[ABOUT THIS EXERCISE] The answer must be an exact copy of the lines from the one with "Photo of the" to the last line of the entries below, both included, and must contain no pictures.
====================
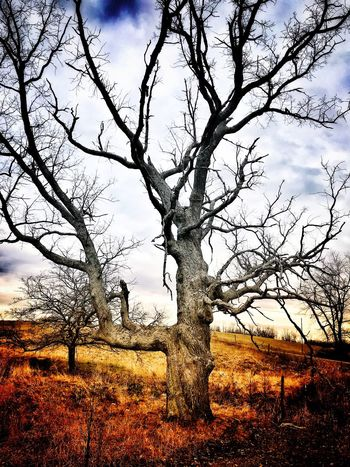 Gnarled Tree Tree Bare Tree Branch Tree Trunk Landscape Nature Outdoors Beauty In Nature Tranquility No People Scenics Lone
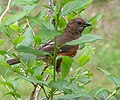 Photo of the Week - Female Eastern Towhee (RI) (6023552940).jpg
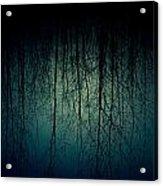 Glares Of Tree Stares Acrylic Print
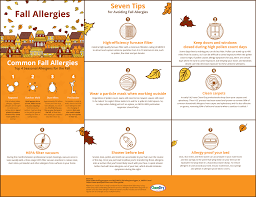 Fall Outdoor Pillows by Common Fall Allergies And Seven Tips To Avoiding Them Carpet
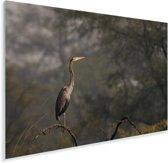 Purperreiger op een tak in het bos Plexiglas 90x60 cm - Foto print op Glas (Plexiglas wanddecoratie)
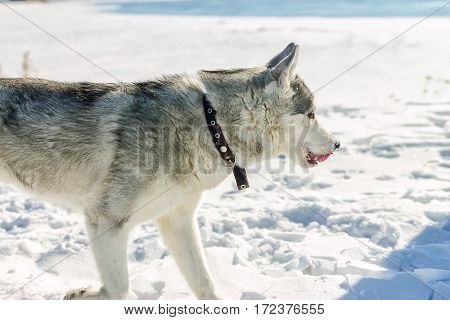 Portrait Of Husky Puppy In Winter In Snow
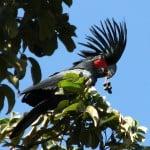 Palm Cockatoo, Cape York Photo: Andrew Picone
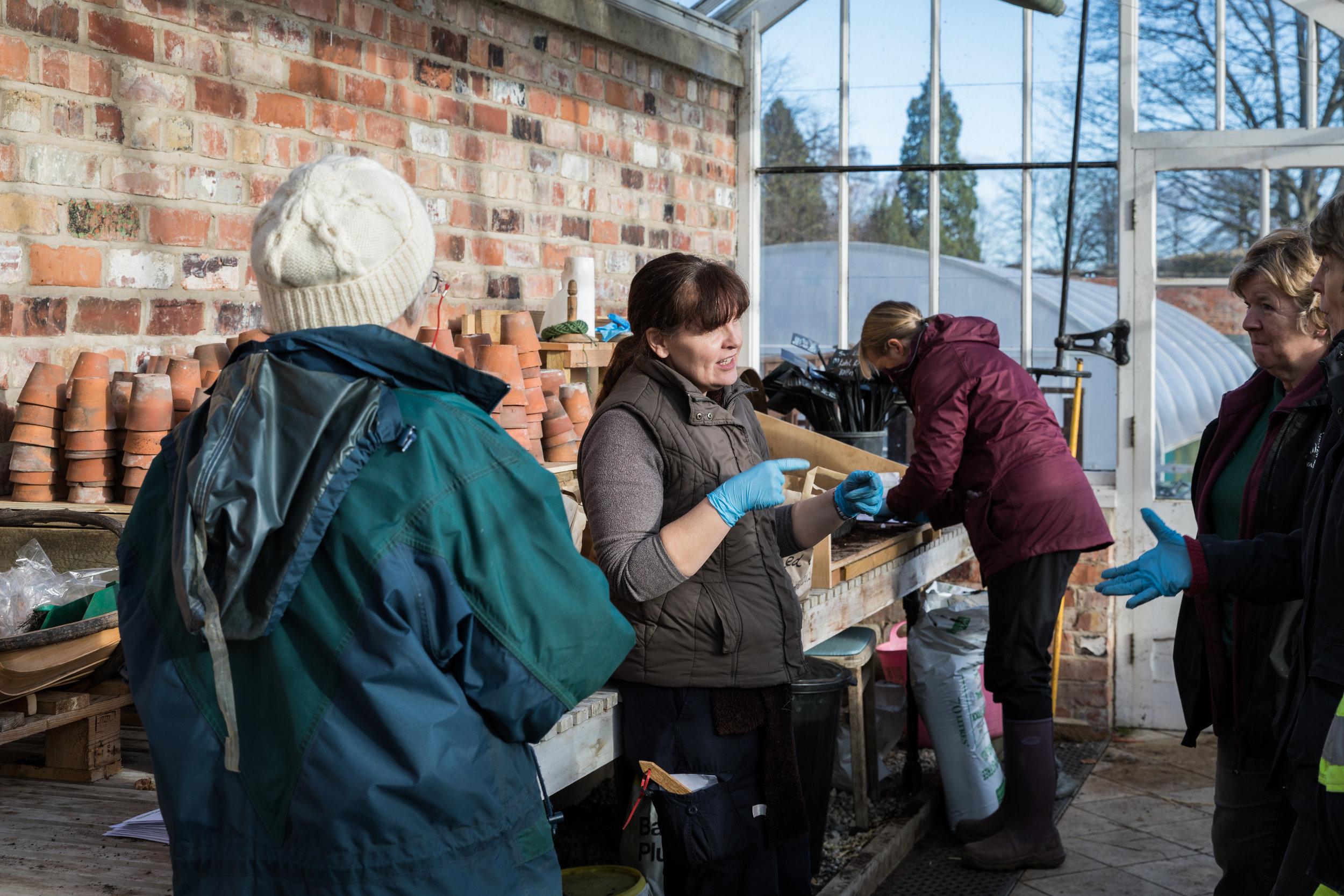 Lisa and volunteers.jpg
====================
[THE COMPLETED TASK]
 Photo of the Week - Female Eastern Towhee (RI) (6023552940).jpg
 Glares Of Tree Stares Acrylic Print
 Fall Outdoor Pillows by Common Fall Allergies And Seven Tips To Avoiding Them Carpet
 Purperreiger op een tak in het bos Plexiglas 90x60 cm - Foto print op Glas (Plexiglas wanddecoratie)
 Portrait Of Husky Puppy In Winter In Snow
 Palm Cockatoo, Cape York Photo: Andrew Picone
 Lisa and volunteers.jpg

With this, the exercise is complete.